Monday, March 19, 2012

Planning

It seems that though I have accomplished many of the little to-do's on my list, I keep adding to the bottom. I've managed to get most of my financial matters in order, the most daunting of which happen to be my student loans. Up to this point I had thought that as soon as that was settled, "all I have left to do is pack!" And while there is certainly much truth to that statement, I have found that packing is in of itself, a huge deal. I'm right now just trying to figure out what to put my stuff in, let alone what little items to pack. I've never flown internationally before (hah, I've never even flown to a different time zone), so the luggage dimension and weight restrictions are my main concerns when trying to pick out reasonably priced, lightweight, and decent quality luggage (any and all recommendations are welcome).

And of course, during this process of choosing appropriate luggage, my mind is inundated with thoughts of what I will fill it with.
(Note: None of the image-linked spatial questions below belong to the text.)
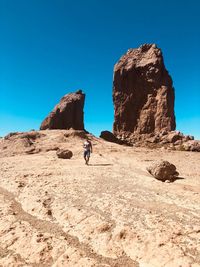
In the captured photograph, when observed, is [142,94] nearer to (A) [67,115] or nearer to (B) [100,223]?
(A) [67,115]

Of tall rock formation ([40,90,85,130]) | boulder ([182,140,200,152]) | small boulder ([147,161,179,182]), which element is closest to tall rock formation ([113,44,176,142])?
tall rock formation ([40,90,85,130])

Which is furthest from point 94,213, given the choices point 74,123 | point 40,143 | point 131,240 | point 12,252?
point 74,123

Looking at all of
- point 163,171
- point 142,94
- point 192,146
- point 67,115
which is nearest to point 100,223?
point 163,171

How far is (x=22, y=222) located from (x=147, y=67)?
5834cm

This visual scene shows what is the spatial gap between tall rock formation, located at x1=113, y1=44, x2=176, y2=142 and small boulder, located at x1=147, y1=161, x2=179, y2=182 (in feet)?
127

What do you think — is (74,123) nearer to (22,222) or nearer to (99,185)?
(99,185)

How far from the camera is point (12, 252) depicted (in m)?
8.10

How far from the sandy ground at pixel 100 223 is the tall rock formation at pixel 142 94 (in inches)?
1701

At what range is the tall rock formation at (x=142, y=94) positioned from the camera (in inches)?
2288

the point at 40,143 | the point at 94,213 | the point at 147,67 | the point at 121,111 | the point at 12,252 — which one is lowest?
the point at 12,252

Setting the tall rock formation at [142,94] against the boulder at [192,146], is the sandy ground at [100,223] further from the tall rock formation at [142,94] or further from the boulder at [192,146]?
the tall rock formation at [142,94]

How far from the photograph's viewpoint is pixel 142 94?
64062 mm

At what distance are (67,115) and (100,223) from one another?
164ft

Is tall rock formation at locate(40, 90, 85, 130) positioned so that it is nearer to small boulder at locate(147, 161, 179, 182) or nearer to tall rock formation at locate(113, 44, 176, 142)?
tall rock formation at locate(113, 44, 176, 142)
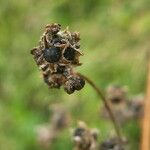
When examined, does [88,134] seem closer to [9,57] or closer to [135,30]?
[135,30]

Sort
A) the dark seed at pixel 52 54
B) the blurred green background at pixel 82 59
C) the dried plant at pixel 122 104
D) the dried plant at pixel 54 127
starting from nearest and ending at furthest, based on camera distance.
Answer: the dark seed at pixel 52 54
the dried plant at pixel 122 104
the dried plant at pixel 54 127
the blurred green background at pixel 82 59

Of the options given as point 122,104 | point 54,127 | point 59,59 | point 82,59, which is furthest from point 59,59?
point 82,59

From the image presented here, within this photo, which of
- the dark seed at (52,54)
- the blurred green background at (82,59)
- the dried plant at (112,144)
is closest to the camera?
the dark seed at (52,54)

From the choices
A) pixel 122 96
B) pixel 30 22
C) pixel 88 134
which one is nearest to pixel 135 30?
pixel 30 22

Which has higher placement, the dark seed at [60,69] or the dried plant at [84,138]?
the dried plant at [84,138]

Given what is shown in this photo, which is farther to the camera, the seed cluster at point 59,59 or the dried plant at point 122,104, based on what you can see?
the dried plant at point 122,104

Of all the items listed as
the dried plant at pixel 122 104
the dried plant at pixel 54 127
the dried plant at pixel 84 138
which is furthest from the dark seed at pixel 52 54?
the dried plant at pixel 54 127

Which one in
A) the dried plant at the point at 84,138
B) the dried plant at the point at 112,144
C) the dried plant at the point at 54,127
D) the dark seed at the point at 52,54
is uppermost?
the dried plant at the point at 54,127

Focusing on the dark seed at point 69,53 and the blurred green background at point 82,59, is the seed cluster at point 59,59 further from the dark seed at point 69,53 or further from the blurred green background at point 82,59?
the blurred green background at point 82,59
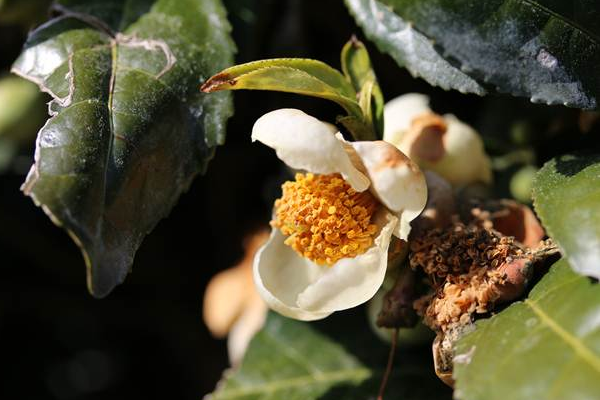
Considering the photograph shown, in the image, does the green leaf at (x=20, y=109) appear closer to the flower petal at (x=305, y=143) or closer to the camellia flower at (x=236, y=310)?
the camellia flower at (x=236, y=310)

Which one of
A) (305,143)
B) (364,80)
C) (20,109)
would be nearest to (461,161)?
(364,80)

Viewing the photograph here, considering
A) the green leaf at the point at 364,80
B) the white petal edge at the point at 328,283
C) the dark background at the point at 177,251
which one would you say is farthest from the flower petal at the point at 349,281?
the dark background at the point at 177,251

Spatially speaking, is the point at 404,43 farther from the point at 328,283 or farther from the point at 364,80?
the point at 328,283

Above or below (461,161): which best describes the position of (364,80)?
above

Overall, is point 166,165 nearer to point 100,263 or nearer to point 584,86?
point 100,263

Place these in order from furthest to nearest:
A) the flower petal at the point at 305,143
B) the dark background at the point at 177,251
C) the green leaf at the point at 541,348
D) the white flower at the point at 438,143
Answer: the dark background at the point at 177,251 < the white flower at the point at 438,143 < the flower petal at the point at 305,143 < the green leaf at the point at 541,348

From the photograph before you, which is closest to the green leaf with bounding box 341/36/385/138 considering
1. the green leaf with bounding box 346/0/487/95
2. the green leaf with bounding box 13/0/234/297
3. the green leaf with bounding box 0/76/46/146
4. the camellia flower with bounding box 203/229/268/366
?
the green leaf with bounding box 346/0/487/95
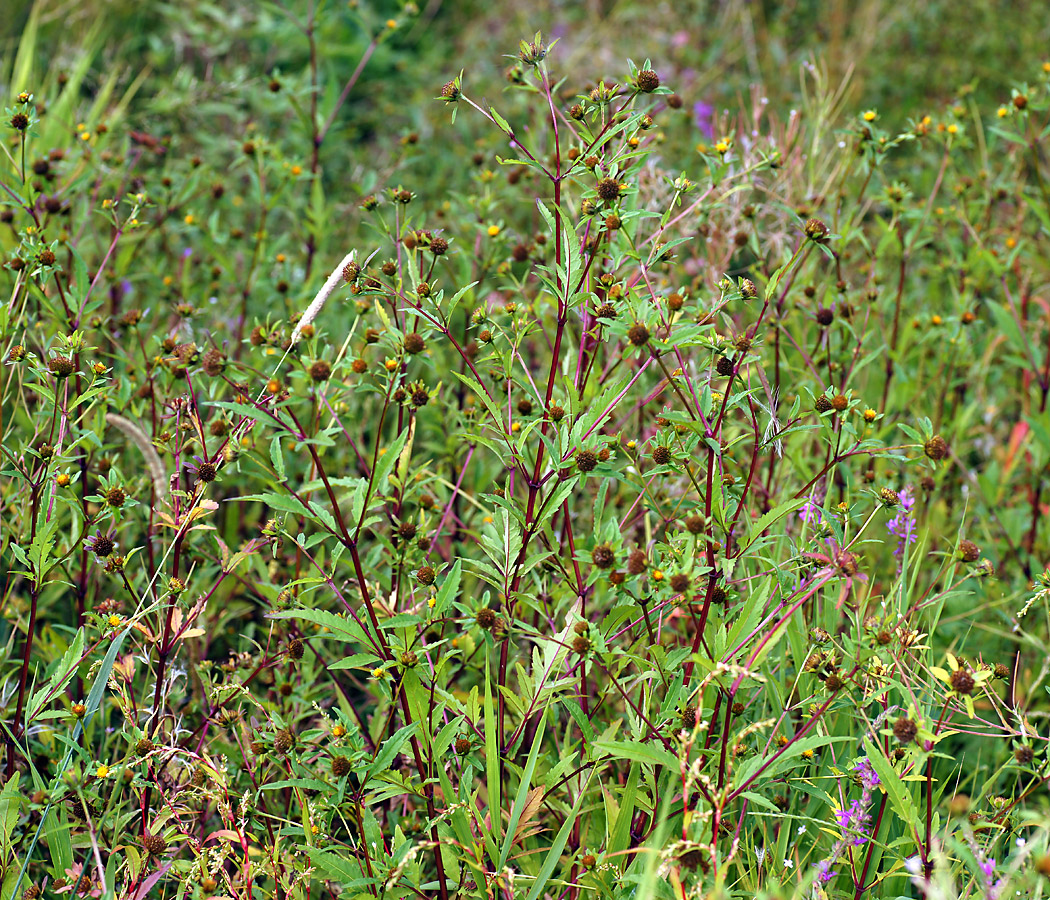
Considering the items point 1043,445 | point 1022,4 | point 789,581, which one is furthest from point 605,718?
point 1022,4

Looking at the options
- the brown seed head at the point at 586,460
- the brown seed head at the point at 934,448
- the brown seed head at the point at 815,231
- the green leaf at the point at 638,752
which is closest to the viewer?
the green leaf at the point at 638,752

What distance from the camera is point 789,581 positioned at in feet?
5.74

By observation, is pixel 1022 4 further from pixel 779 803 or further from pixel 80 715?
pixel 80 715

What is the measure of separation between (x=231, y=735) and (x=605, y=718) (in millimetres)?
862

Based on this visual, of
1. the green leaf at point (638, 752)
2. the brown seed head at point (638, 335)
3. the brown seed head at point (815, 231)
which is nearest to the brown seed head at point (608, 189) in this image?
the brown seed head at point (638, 335)

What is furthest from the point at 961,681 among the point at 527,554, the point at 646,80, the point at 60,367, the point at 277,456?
the point at 60,367

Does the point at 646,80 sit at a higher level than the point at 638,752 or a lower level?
higher

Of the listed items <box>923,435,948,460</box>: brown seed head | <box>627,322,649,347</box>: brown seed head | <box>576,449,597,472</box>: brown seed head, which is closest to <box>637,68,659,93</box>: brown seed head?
<box>627,322,649,347</box>: brown seed head

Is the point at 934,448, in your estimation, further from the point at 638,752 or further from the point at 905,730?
the point at 638,752

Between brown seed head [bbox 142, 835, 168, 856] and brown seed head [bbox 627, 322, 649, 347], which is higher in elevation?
brown seed head [bbox 627, 322, 649, 347]

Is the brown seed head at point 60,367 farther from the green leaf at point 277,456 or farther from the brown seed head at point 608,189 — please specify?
the brown seed head at point 608,189

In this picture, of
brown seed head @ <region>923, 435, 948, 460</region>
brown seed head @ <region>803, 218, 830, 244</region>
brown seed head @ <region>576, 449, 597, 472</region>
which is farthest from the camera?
brown seed head @ <region>803, 218, 830, 244</region>

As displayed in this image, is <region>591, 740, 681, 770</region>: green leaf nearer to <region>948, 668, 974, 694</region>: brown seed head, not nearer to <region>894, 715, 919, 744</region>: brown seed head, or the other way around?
<region>894, 715, 919, 744</region>: brown seed head

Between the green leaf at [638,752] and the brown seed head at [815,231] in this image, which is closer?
the green leaf at [638,752]
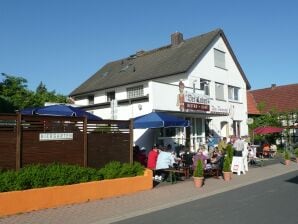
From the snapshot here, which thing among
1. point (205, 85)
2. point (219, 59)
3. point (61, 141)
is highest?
point (219, 59)

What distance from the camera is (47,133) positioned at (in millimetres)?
11508

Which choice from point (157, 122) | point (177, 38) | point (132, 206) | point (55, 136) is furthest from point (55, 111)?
point (177, 38)

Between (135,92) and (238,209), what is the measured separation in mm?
18448

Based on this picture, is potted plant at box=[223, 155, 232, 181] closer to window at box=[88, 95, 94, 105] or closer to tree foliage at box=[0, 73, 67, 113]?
window at box=[88, 95, 94, 105]

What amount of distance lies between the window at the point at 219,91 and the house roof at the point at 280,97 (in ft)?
53.6

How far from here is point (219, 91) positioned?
99.0ft

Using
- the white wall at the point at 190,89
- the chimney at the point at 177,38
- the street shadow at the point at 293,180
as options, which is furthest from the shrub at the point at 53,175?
the chimney at the point at 177,38

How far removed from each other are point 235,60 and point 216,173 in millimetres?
17557

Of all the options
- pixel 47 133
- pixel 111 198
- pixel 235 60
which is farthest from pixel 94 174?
pixel 235 60

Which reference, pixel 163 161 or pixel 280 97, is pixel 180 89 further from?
pixel 280 97

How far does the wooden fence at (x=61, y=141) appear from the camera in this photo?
35.0ft

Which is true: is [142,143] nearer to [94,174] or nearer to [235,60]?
[94,174]

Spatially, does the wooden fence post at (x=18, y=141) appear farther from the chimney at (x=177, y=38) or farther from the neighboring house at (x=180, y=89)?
the chimney at (x=177, y=38)

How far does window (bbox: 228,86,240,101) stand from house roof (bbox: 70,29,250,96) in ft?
5.72
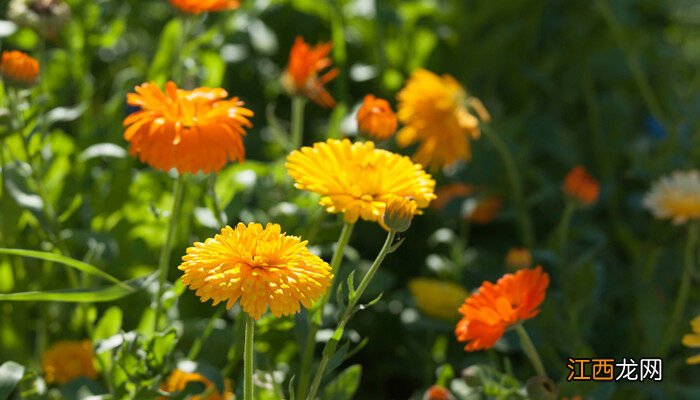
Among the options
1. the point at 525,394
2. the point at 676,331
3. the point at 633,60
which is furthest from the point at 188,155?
the point at 633,60

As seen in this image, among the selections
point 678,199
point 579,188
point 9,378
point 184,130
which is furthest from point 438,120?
point 9,378

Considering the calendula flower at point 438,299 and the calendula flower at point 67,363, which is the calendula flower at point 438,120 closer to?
the calendula flower at point 438,299

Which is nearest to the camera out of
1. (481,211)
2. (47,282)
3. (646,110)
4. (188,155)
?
(188,155)

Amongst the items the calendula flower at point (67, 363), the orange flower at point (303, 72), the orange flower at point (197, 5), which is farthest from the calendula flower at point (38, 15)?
the calendula flower at point (67, 363)

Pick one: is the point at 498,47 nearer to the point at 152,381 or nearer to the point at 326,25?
the point at 326,25

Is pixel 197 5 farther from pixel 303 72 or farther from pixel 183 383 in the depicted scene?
pixel 183 383

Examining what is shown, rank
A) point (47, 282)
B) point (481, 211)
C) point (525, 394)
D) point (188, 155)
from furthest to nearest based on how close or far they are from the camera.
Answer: point (481, 211) → point (47, 282) → point (525, 394) → point (188, 155)
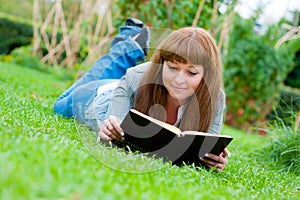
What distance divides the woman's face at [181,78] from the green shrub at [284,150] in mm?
1094

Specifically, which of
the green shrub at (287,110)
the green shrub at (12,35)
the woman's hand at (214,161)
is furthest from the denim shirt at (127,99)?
the green shrub at (12,35)

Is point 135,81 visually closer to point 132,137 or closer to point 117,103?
point 117,103

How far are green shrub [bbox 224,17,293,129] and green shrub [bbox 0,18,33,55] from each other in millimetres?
5164

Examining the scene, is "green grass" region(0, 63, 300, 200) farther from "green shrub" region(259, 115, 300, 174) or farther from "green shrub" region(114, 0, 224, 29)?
"green shrub" region(114, 0, 224, 29)

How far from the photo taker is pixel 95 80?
3096 mm

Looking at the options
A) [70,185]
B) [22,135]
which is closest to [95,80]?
[22,135]

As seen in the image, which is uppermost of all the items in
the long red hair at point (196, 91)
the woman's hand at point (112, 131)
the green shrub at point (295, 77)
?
the long red hair at point (196, 91)

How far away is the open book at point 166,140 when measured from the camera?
6.09 ft

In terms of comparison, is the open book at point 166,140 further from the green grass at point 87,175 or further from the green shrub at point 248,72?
the green shrub at point 248,72

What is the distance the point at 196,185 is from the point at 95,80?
167 centimetres

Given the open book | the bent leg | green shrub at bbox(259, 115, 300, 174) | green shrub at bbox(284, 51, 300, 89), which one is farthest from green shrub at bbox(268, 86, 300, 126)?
green shrub at bbox(284, 51, 300, 89)

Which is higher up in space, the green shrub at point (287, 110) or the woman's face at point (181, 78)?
the woman's face at point (181, 78)

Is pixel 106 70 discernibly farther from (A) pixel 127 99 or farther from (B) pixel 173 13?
(B) pixel 173 13

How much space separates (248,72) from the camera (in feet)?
24.6
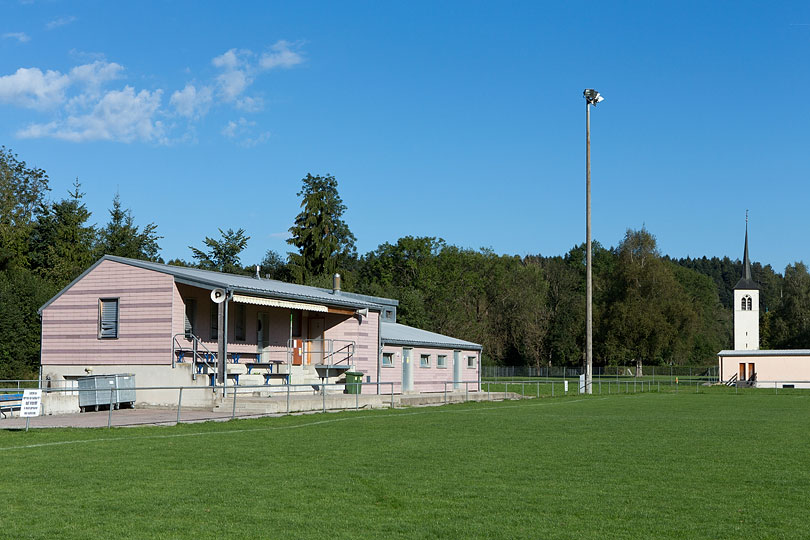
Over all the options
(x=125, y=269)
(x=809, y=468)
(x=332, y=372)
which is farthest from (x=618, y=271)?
(x=809, y=468)

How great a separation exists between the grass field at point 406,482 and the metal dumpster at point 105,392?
750 centimetres

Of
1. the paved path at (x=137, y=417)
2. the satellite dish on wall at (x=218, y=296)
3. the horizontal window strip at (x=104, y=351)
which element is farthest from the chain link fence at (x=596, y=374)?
the satellite dish on wall at (x=218, y=296)

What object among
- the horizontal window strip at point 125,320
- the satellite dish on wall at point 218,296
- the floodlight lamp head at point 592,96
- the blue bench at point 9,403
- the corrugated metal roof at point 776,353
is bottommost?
the blue bench at point 9,403

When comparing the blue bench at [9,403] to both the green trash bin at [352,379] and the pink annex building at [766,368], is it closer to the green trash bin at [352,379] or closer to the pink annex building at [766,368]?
the green trash bin at [352,379]

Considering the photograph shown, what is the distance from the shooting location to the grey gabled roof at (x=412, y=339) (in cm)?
4024

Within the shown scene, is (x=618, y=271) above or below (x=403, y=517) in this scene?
above

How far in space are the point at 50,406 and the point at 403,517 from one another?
62.9ft

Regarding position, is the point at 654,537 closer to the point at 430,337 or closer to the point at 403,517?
the point at 403,517

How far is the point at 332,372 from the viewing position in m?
37.4

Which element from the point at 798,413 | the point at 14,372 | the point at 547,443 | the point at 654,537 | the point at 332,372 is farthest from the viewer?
the point at 14,372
I haven't quite hit that step yet, but I know that there is no way I will be able to fit everything I want to bring. Between favorite cosmetics and lotions, shoes, clothes, books and items of sentimental value, I know that sacrifices must and will be made. However, I am still hoping to have room for at least one of my yoga mats.

My other most urgent concern revolves around spending some quality time with my favorite people. A bon voyage party may be in the works, which I am looking forward to, and a visit to Chicago is also loosely scheduled. However, I'm also trying to remember to save some of those little pockets of time for myself.

What I'm also trying to remember is to take it day by day. And to be compassionate with myself, especially in those moments where I feel like I'm never going to get everything done. The present is all we have, so those deep breaths and pats on the back for how far I've come are welcomed by my soul and are also helping to make this journey a smooth one. I'm extremely grateful for all the support I've received and am confident in my ability to face each challenge that comes my way. And regardless of what exactly that next challenge may be, I know that bringing myself into the now will be the first step in the right direction.